# Datasets

{% hint style="info" %}
We prepared a few boilerplate code examples to get you up and running with your first submission and to give you ideas on how to improve your score:

[basic example](https://www.kaggle.com/code/danilz/datathon-2-boilerplate) – make your first submission incorporating macroeconomic features;

[advanced example 1](https://www.kaggle.com/code/danilz/datathon-2-advanced-hyperparameter-tuning) – hyper-parameter tuning for a higher score;

[advanced example 2](https://www.kaggle.com/code/danilz/datathon-2-advanced-nan-impute-mean-target-enc) – NaN imputation with gradient boosting and mean-target-encoding of categorical variables.

Feel free to use it as a starting point and tinker on it to get better results!
{% endhint %}

### Train Dataset

The train dataset contains financial data points for 13,180 publicly traded companies based on their quarterly and annual financial reports.

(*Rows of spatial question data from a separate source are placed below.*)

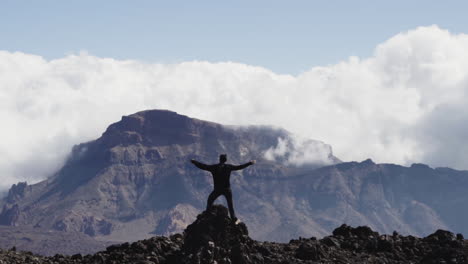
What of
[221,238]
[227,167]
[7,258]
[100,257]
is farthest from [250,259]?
[7,258]

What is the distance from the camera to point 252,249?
41375 millimetres

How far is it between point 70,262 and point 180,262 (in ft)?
27.3

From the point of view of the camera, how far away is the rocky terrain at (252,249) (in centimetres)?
→ 3856

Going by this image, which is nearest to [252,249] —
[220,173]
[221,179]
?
[221,179]

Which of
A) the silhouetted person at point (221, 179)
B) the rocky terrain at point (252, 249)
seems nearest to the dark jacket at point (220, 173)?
the silhouetted person at point (221, 179)

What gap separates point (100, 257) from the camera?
4244 centimetres

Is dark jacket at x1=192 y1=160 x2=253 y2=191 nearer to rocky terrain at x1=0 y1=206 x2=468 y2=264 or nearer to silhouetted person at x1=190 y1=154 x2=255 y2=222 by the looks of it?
silhouetted person at x1=190 y1=154 x2=255 y2=222

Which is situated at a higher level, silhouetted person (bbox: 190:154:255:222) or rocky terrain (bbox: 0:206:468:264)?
silhouetted person (bbox: 190:154:255:222)

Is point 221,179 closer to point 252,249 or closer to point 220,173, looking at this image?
point 220,173

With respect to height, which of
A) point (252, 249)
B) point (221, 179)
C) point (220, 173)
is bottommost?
point (252, 249)

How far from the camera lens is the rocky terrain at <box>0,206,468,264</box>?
3856 cm

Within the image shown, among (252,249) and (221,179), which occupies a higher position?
(221,179)

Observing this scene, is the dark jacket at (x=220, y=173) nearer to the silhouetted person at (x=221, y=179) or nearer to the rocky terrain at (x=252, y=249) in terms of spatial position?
the silhouetted person at (x=221, y=179)

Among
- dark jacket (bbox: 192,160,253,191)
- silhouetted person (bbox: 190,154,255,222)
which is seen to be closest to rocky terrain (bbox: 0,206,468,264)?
silhouetted person (bbox: 190,154,255,222)
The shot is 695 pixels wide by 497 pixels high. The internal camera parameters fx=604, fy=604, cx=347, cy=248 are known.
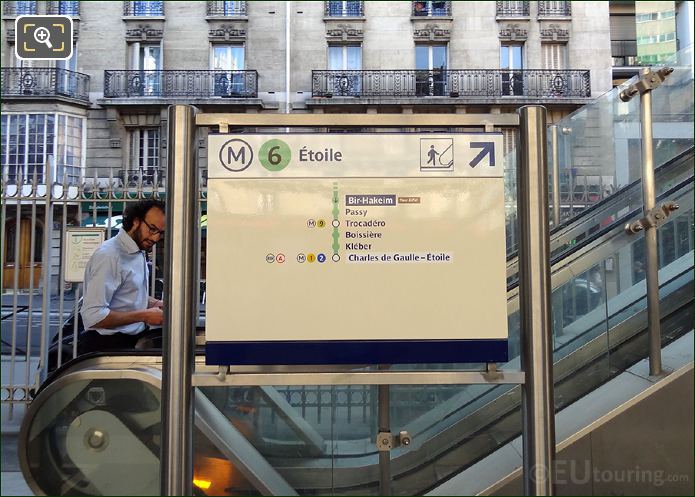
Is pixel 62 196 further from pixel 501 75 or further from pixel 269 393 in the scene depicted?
pixel 501 75

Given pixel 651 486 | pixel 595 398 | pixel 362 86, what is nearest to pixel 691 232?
pixel 595 398

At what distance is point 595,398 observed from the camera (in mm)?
2723

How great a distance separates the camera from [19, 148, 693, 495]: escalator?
2518 millimetres

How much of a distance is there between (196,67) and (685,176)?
2347cm

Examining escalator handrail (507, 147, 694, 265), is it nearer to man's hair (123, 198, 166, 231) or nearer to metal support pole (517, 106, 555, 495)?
metal support pole (517, 106, 555, 495)

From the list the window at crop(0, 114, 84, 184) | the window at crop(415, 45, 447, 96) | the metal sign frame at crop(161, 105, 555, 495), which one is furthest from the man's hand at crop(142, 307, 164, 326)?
the window at crop(415, 45, 447, 96)

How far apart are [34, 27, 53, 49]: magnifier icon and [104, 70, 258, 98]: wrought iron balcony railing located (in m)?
19.6

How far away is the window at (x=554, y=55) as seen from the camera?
78.8ft

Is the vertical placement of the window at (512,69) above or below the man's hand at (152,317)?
above

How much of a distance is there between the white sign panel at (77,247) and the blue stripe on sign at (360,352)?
431 cm

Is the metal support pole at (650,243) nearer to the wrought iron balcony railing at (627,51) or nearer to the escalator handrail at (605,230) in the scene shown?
the escalator handrail at (605,230)

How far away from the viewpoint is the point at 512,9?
2364 centimetres

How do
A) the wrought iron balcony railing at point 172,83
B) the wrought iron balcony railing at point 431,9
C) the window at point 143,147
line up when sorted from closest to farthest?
the wrought iron balcony railing at point 172,83
the wrought iron balcony railing at point 431,9
the window at point 143,147

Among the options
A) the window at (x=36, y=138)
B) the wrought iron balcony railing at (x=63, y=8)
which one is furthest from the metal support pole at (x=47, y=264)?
the window at (x=36, y=138)
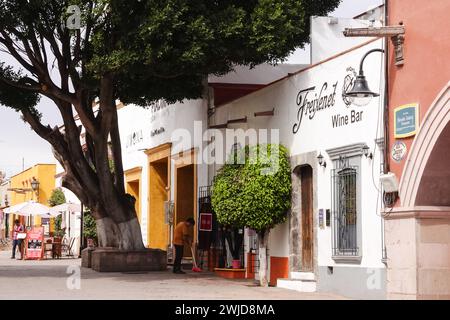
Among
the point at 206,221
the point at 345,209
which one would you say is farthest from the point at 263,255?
the point at 206,221

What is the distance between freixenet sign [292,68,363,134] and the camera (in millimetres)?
16703

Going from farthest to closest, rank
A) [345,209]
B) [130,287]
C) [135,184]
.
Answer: [135,184], [130,287], [345,209]

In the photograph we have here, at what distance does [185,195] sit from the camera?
2772 centimetres

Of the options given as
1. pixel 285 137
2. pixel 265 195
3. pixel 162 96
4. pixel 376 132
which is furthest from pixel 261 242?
pixel 162 96

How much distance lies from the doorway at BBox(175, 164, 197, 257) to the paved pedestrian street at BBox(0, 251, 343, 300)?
4.54 metres

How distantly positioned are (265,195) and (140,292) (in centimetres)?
332

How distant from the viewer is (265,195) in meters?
18.3

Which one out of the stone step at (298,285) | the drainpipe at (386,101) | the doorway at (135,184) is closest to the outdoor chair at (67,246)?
the doorway at (135,184)

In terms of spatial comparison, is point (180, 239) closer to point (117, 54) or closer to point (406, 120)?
point (117, 54)

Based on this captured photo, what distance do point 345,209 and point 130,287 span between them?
15.8 ft

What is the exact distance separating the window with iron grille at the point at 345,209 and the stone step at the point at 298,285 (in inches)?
38.3

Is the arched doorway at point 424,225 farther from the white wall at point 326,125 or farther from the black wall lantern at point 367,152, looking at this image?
the black wall lantern at point 367,152

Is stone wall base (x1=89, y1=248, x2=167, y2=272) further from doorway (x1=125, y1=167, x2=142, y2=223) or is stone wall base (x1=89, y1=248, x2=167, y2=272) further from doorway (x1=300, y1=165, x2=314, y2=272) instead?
doorway (x1=125, y1=167, x2=142, y2=223)
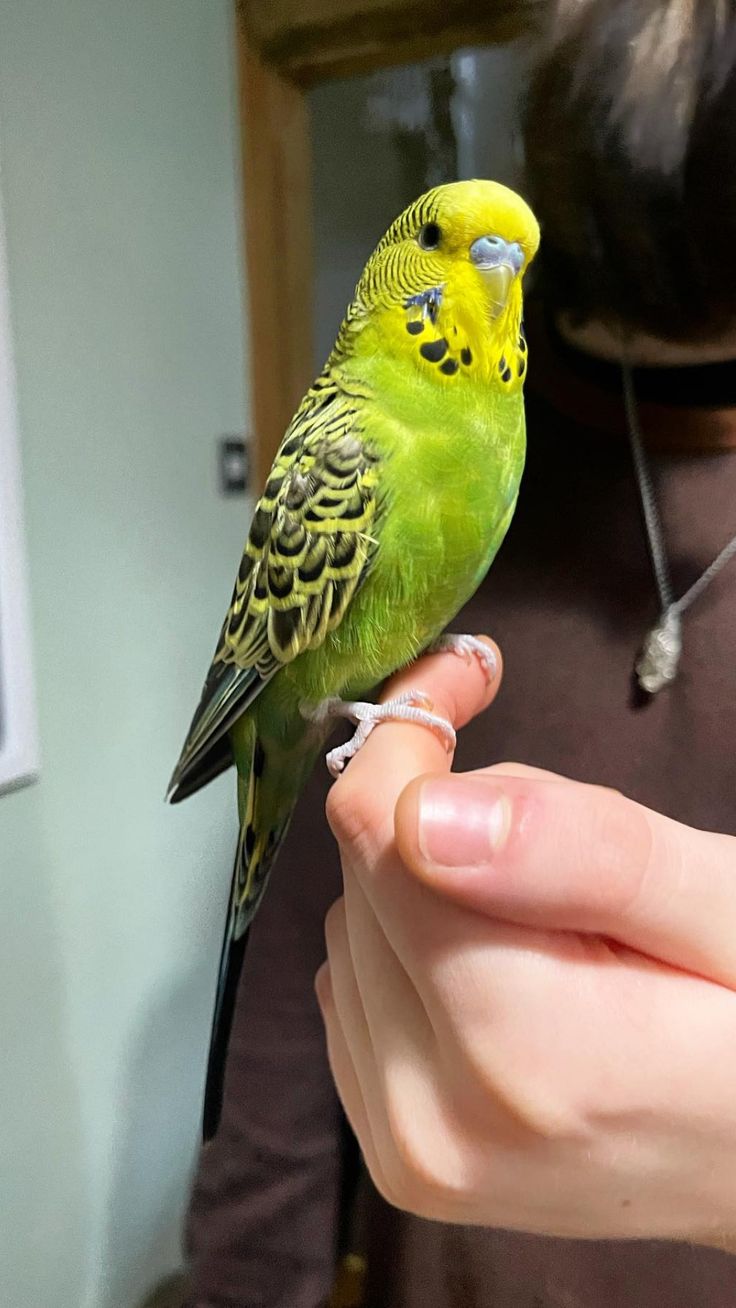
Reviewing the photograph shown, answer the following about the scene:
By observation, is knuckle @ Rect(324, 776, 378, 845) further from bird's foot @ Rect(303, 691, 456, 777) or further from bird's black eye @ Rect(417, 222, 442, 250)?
bird's black eye @ Rect(417, 222, 442, 250)

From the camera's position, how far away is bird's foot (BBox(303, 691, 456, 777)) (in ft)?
1.72

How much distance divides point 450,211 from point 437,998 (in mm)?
410

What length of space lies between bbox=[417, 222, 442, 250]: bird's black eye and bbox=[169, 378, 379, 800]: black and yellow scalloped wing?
0.32 ft

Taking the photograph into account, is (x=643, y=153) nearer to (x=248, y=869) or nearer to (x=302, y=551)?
(x=302, y=551)

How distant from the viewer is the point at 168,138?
1.07 m

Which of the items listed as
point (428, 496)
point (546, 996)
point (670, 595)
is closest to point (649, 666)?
point (670, 595)

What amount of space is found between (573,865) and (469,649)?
30 cm

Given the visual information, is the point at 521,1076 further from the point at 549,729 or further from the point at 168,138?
the point at 168,138

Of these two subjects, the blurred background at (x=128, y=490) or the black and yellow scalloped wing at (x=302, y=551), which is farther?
the blurred background at (x=128, y=490)

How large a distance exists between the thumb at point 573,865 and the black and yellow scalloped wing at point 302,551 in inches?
8.7

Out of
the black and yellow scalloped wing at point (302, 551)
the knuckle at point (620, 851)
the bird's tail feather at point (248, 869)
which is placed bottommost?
the bird's tail feather at point (248, 869)

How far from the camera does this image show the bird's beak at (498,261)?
477 millimetres

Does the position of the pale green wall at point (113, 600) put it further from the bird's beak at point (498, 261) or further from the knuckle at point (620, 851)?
the knuckle at point (620, 851)

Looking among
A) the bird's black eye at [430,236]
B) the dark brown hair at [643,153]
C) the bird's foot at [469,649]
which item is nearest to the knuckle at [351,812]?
the bird's foot at [469,649]
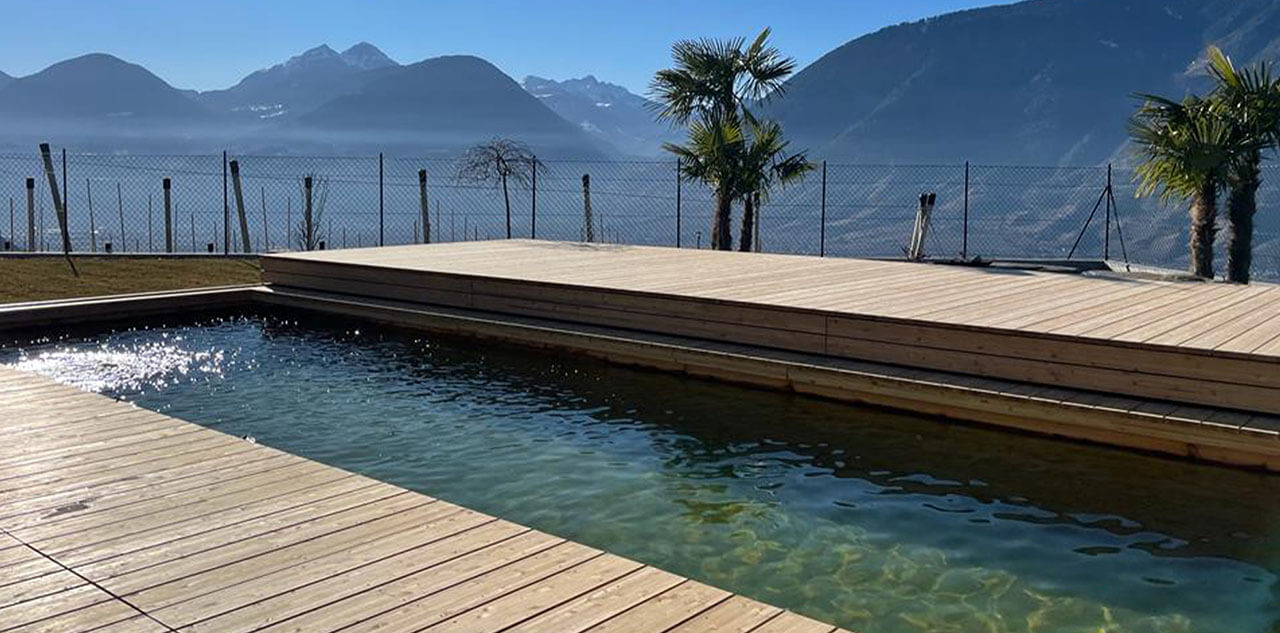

This dataset is compiled using the 5 latest quarterly reports and 4 latest annual reports, and reflects financial components extracted from their corresponding balance sheet and income statements.

### Test Dataset

The test dataset contains 3296 companies with their corresponding features in the same format as the train dataset.

### Macro Dataset

Two separate files (to match with train and test datasets) are provided which feature 1554 columns with different macroeconomical indicators collected considering the dates of each company's quarterly reports.  For example a feature `'Federal Government Current Expenditures_Q_0_min_180_days'`reflects the minimum value of Federal Government Current Expenditures for 180 days prior to Q\_0. Columns names reflect the actual indicators (not obfuscated). Data in columns is normalized. `company_id` is a key to match the rows in the `macro_train.csv` and `macro_test.csv`with `X_train.csv`and `X_test.csv` accordingly.  Try to use different indicators to enrich your training/testing data.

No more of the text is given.